Grandpa Butch was precious for his love, his laugh

He carried a package of Chiclets gum in the bib pocket of his Big Smith overalls. He toiled the land of his small Kansas farm with a John Deere tractor.

His name was Edward but everyone called him Butch. I called him Grandpa.
I was his oldest grandchild and only granddaughter. He doted on me and I adored him. He had an infectious laugh and I loved spending time with him. One summer he built me a play house complete with a sliding glass window. None of my friends had glass windows in their play houses. I felt so special.
He enjoyed indulging me. He once handed me a cardboard box which he said contained freshly dug potatoes. When I peeked inside I saw, to my surprise, not potatoes but a furry, white puppy. I can still recall the smile on Grandpa’s Butch’s face when he saw my reaction to that puppy.
I was seven and at my grandparents home the night my mother went to the hospital to give birth to her third child. We anxiously awaited a phone call from my father. I already had a younger brother and I desperately wanted a sister. When the call finally came and my father announced it was a boy I was devastated and couldn’t stop crying.
My grandparents tried every trick in the book to calm me down. Finally, Grandpa suggested that if I stop crying he will take me into town in the morning and buy me a new red wagon. It was music to my ears. I dried my tears, put on my pajamas and went straight to bed.
Grandpa always kept his promises to me so the next morning, after breakfast, he drove me into town and we went to the hardware store. It no longer mattered that I didn’t get a baby sister. I had a brand new, shiny red wagon.
I was 15 and enrolled in driver’s education. Grandpa learned that the car we would drive for our instruction was the same make and model of his car. He suggested I practice driving using his car. I passed drivers education with flying colors.

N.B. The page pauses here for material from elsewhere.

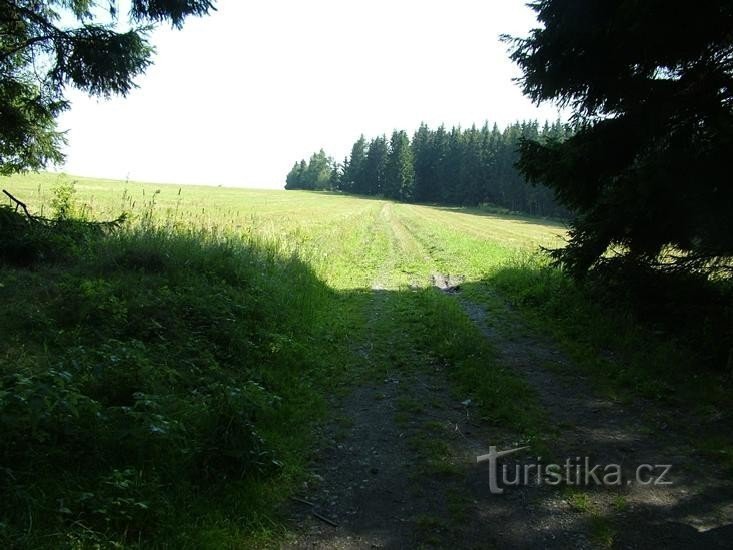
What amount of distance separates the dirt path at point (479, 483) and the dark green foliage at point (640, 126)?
10.9 feet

One day, while dismantling a fence, the end of a barbed wire coil flew out of his hands and struck his eye. The damage was extensive and Grandpa had to learn to live with a prosthetic eye. Ever a man with a sense of humor, he would tell people that his new eye looked so good he was considering having his other eye replaced.

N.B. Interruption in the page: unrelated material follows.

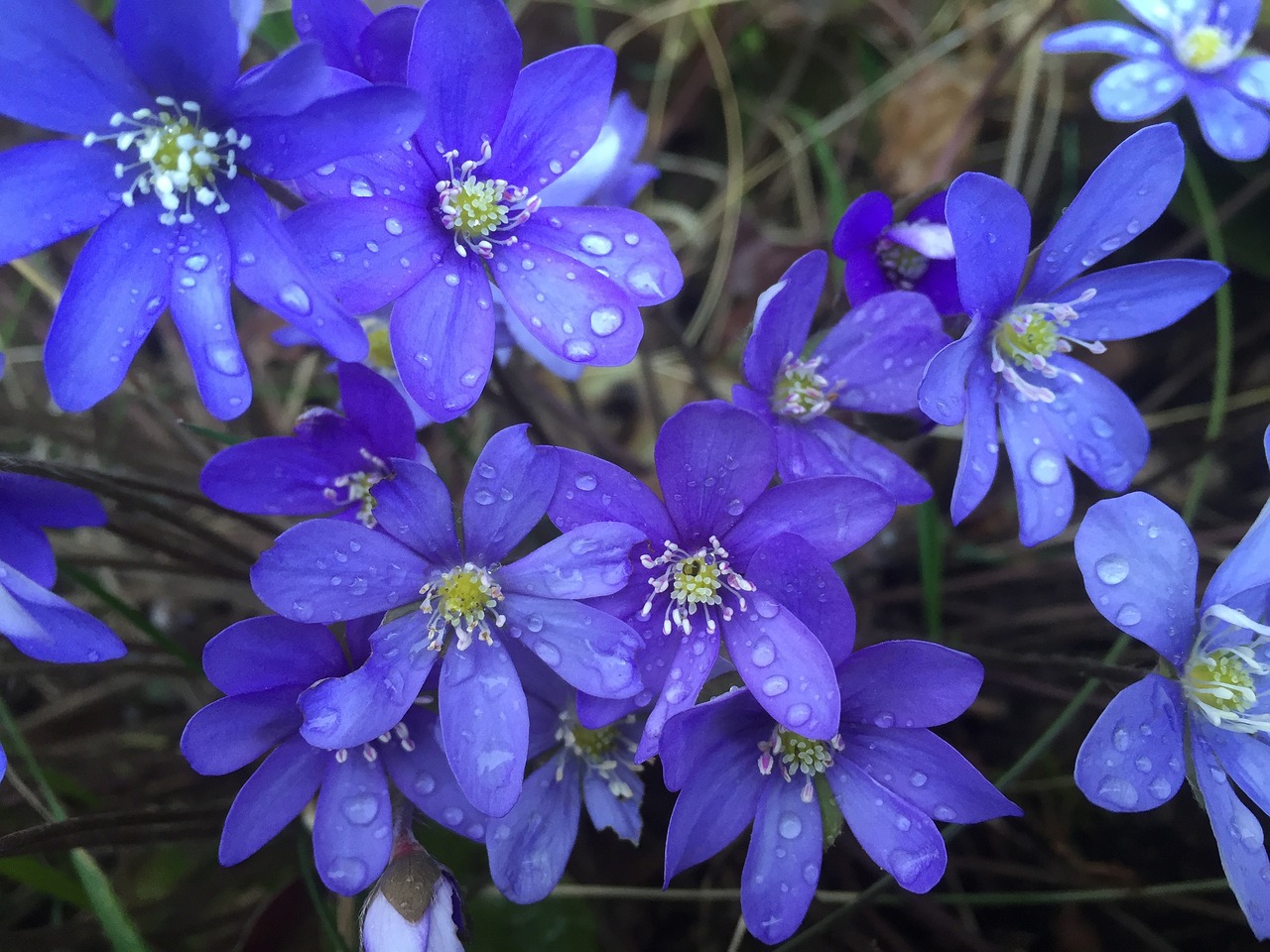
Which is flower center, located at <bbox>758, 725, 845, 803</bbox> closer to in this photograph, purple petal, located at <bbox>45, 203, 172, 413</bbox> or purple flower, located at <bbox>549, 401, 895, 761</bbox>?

I was nineteen and in college the day I got the call that Grandpa Butch had died from a massive heart attack. I jumped in my car and hurriedly drove the fifty miles home to be with my family. My tears flowed as the men’s choir sang “Nearer My God to Thee” during the funeral at the little, white, country church he and my Grandmother attended.

Losing Grandpa was like nothing I had ever experienced. I missed phoning him and hearing his voice fill with excitement when he realized it was me on the other end. I feared forgetting the sound of his laughter so I would revisit memories of times when he was laughing. My goal was to keep his laugh indelibly etched in my mind.

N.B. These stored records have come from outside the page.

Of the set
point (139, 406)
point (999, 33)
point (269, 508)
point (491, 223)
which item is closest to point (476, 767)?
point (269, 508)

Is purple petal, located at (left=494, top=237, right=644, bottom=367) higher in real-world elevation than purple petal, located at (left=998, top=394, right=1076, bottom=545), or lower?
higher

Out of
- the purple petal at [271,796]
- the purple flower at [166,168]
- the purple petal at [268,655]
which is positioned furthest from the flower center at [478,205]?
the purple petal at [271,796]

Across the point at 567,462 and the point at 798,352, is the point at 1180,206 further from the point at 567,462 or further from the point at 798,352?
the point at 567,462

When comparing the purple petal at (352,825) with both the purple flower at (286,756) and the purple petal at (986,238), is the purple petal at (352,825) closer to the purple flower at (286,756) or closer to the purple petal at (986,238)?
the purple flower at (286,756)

I grieved his loss for years. I wished he could have seen me graduate from college and marry. When I became a mother I imagined how excited he would have been to hold his great-grandchildren.

He’s been gone for nearly 30 years. The joy he brought to my life continues through old photographs and a ball of fabric salvaged from a pair of his overalls. Precious memories, filled with the sound of laughter; of Grandpa Butch.